Dataset entries:
+---+
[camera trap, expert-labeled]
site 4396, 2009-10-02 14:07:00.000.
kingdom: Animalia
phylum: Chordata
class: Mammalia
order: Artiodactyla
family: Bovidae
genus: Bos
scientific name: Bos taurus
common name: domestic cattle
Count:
+---+
* TASK REQUIREMENTS *
Each line above is to be copied exactly as written.

* ANSWER TO THIS PROBLEM *
[camera trap, expert-labeled]
site 4396, 2009-10-02 14:07:00.000.
kingdom: Animalia
phylum: Chordata
class: Mammalia
order: Artiodactyla
family: Bovidae
genus: Bos
scientific name: Bos taurus
common name: domestic cattle
Count:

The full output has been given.